BEGIN Text provided

Synthetic Data Needs Human Evaluation

Diving deeper into

Jemma White, COO of Prolific, on why humans ensure AI safety

Interview
Synthetic data alone is not going to be enough, and you will always need that human evaluation
Analyzed 9 sources

The strategic point is that synthetic data shifts human labor up the stack, it does not remove it. As models generate more of their own training material, the scarce input becomes trusted people who can check whether outputs are actually correct, safe, culturally appropriate, and useful in real workflows. That favors Prolific’s vetted participant network, self serve targeting, and growing evaluation infrastructure more than the old world of bulk commodity labeling.

  • Prolific is built for targeted human judgment, not just raw annotation volume. Customers can filter for 300 plus traits and skills, route tasks through external eval tools, and recruit from 200,000 active ID verified participants across 80 plus languages, which fits the shift from broad labeling to specialized evaluation.
  • The market is already moving this way. Mercor, Invisible, Handshake, and Office Hours all grew by supplying vetted experts for reasoning, safety, and domain specific tasks, while older crowdwork models look weaker where customers need credentialing, auditability, and nuanced judgment.
  • Model builders themselves still treat human checks as part of the safety stack. OpenAI publishes human sourced jailbreak and expert grading evals, and notes automated graders are not reliable enough to replace expert graders. Anthropic’s Constitutional AI reduces some dependence on human feedback, but still uses human and AI feedback together for alignment and evaluation.

This pushes Prolific toward becoming an orchestration layer for AI evaluation. The next step is not just supplying people for studies, but helping teams decide when to use synthetic data, when to use humans, and how to combine both in one repeatable workflow for training, red teaming, and release decisions.

END Text provided

● **Required action A**
From the article above on synthetic data and human evaluation, list the companies it says grew by supplying vetted experts.
● **Required action B**
For each statement, say whether it agrees with the article above on synthetic data and human evaluation, and quote the words that decide it.
(i) Prolific's participants are ID verified.
(ii) OpenAI considers automated graders reliable enough to replace expert graders.
(iii) Anthropic's Constitutional AI no longer uses any human feedback.

BEGIN Entries provided

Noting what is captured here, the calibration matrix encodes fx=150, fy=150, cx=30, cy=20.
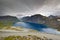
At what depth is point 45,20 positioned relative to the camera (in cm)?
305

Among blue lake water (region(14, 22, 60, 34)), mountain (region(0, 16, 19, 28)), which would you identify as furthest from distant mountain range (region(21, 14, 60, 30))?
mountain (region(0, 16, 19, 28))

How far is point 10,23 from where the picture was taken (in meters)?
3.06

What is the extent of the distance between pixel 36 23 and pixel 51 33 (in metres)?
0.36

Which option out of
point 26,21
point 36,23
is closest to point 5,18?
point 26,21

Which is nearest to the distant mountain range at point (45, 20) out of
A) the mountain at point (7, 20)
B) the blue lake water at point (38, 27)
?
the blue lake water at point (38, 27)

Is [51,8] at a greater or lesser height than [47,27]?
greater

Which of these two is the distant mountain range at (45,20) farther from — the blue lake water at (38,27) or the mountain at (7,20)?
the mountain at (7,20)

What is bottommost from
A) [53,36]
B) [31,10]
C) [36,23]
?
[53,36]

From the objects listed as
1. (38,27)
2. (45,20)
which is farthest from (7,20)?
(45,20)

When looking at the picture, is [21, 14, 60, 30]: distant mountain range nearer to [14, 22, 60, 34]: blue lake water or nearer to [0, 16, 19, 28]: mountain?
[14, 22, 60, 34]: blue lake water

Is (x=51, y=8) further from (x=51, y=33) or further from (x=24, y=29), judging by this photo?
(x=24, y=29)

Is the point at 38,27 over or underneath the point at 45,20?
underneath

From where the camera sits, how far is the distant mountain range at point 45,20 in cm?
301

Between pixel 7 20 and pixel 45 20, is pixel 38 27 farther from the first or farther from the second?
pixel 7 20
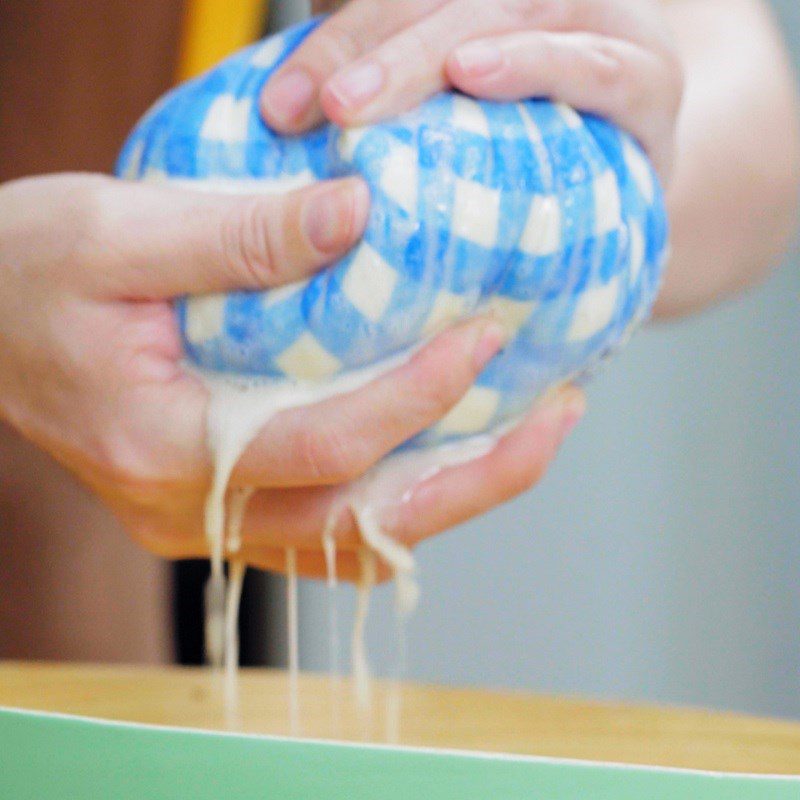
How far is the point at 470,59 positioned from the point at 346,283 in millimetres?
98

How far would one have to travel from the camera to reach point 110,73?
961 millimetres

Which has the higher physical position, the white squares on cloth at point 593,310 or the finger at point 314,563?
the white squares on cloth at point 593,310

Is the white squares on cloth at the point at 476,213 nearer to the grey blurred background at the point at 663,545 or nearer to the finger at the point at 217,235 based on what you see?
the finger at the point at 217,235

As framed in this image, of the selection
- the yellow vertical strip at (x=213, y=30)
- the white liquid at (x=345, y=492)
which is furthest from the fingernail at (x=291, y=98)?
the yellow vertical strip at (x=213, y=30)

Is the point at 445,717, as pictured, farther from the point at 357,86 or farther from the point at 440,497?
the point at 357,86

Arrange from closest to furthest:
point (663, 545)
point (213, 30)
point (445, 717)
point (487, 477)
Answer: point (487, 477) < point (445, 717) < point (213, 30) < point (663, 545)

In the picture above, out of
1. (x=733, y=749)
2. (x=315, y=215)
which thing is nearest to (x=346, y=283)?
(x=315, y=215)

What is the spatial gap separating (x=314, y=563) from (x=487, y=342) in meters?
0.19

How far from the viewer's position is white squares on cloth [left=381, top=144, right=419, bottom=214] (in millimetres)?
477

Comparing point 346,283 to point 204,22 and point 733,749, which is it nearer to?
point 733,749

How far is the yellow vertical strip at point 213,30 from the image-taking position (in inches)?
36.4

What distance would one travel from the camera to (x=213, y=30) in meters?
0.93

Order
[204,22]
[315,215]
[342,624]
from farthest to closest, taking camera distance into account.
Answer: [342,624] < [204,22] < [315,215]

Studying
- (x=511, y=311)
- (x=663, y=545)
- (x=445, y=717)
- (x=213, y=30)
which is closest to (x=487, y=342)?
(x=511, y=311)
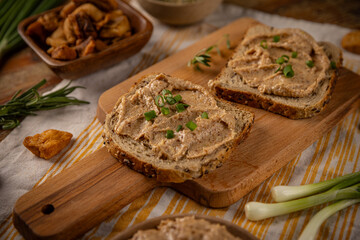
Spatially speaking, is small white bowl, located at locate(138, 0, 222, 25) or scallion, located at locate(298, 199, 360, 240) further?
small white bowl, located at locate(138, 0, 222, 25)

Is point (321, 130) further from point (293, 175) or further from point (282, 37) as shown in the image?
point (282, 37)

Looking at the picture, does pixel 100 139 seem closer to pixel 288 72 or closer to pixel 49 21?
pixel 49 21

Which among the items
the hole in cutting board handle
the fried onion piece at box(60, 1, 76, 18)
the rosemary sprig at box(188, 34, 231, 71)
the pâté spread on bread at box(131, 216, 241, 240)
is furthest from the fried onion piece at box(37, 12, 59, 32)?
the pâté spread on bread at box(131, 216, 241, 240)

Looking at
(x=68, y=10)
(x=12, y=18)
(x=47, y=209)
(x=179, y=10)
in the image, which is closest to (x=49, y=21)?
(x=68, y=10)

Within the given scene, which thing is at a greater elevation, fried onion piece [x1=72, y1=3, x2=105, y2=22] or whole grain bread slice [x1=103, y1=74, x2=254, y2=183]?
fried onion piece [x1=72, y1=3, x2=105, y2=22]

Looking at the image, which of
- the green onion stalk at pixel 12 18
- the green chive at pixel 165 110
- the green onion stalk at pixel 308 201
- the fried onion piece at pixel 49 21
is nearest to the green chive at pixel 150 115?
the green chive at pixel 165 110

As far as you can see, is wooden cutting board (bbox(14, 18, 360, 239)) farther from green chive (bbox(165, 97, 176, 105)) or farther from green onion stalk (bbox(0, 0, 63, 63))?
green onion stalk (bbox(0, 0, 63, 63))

END Entries provided

● **Worked solution A**
Mercor, Invisible, Handshake, and Office Hours.

● **Worked solution B**
(i) Yes: "recruit from 200,000 active ID verified participants across 80 plus languages"
(ii) No: "notes automated graders are not reliable enough to replace expert graders"
(iii) No: "still uses human and AI feedback together for alignment and evaluation"